= Hiyya b. Abin Naggara =

Rav Hiyya bar Abin Naggara (or Hiyya bar Abin, or Hiyya ben Abin; other uses: instead of "Abin" - "Avin"; Hebrew: רב חייא בר אבין) was a Babylonian rabbi of the fourth generation of amoraim.

He was the son of R. Abin Naggara, who likely worked as a carpenter (Naggara = "the carpenter"), and who came from Nerash or Nerus (נרשאה) in Babylonia. It is said that Rav Huna once passed the door of R. Abin and, when seeing the house lit by Shabbat candles, remarked that "Two great men will issue hence", since it is stated that "He who habitually practises [the lighting of] the lamp will possess scholarly sons". Indeed, he then had two scholarly sons: Idi and Hiyya.

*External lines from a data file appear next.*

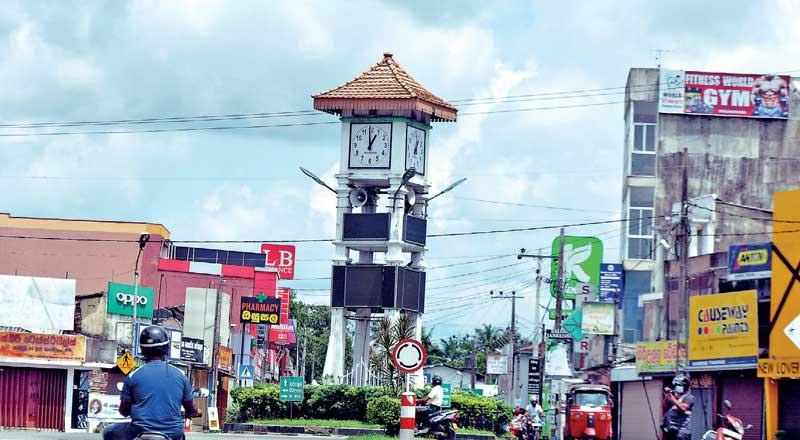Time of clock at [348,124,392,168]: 12:59
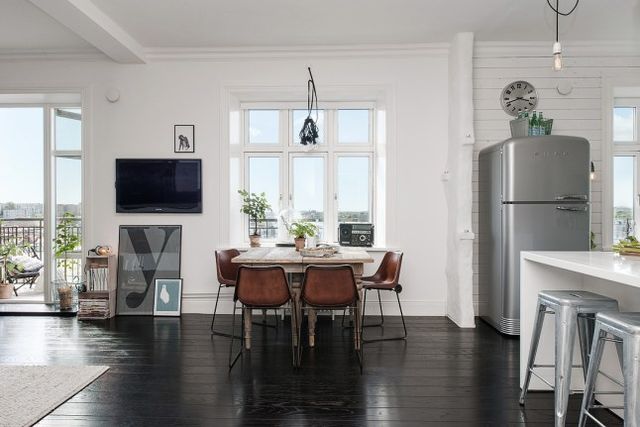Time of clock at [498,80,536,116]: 3:41
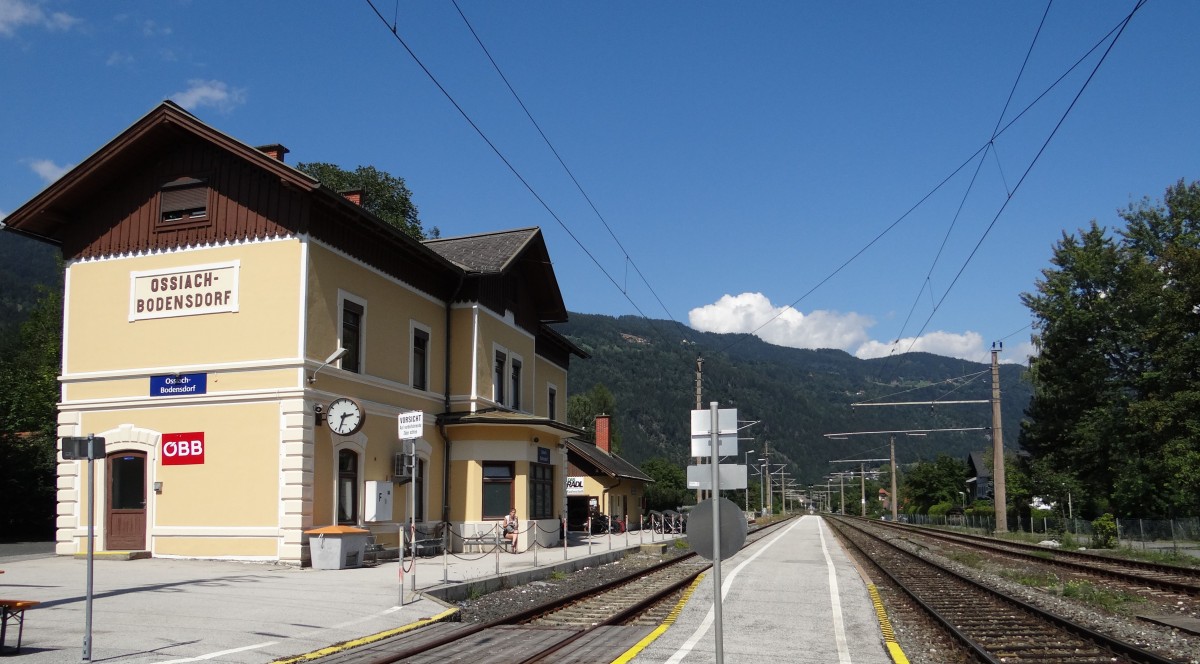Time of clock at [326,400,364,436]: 2:32
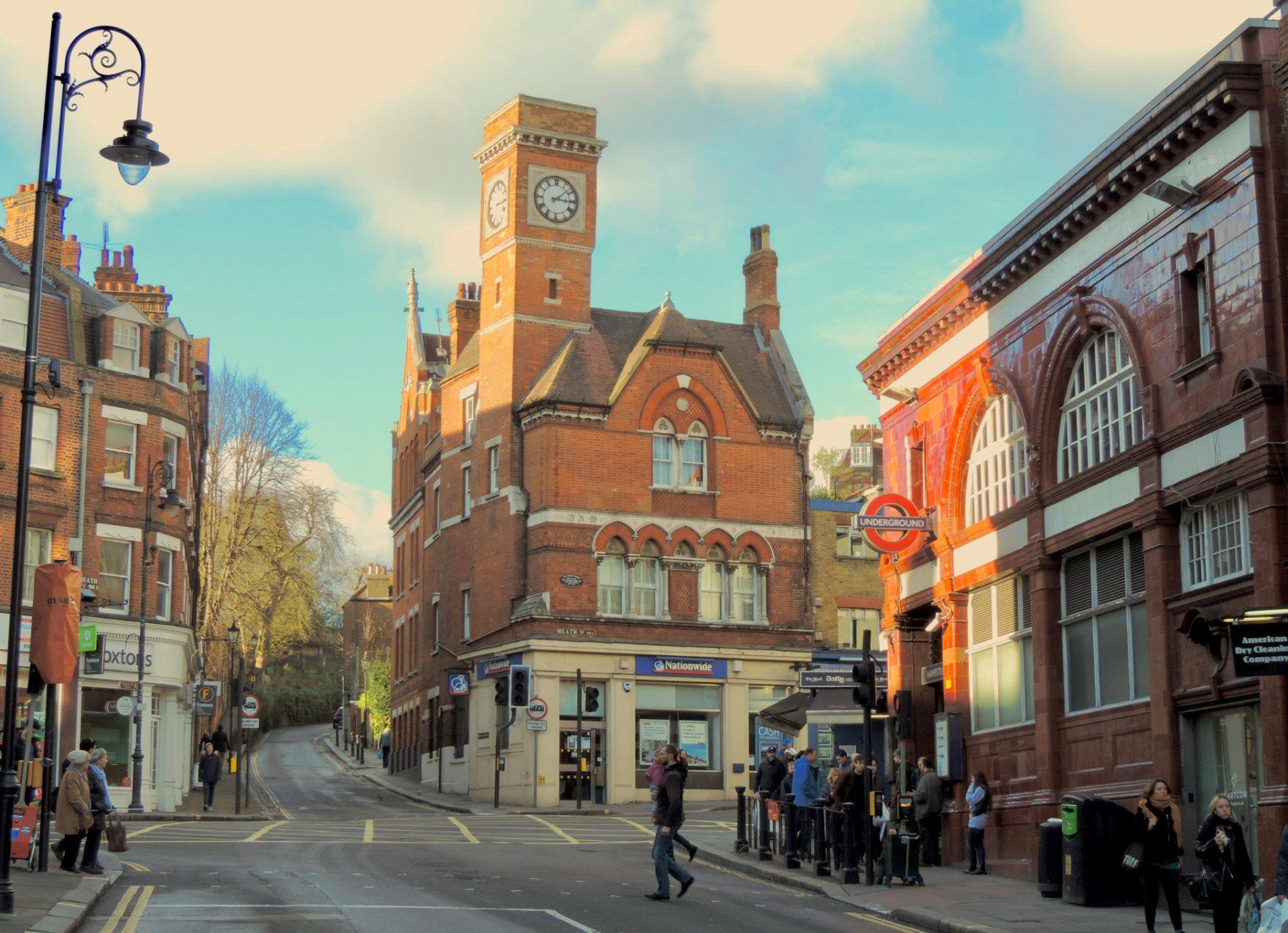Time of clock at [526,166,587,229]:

He acquired his Torah knowledge from R. Amram, reported statements in his name, and also studied under Rav Huna and Rav Chisda along with his brother. He also reported statements both in the name of Rav and Samuel of Nehardea. He spent a period of time in the Land of Israel, where he studied Torah under R. Yochanan bar Nafcha. During this period, he heard some teachings of the rabbis of Israel, and later reported them in their name.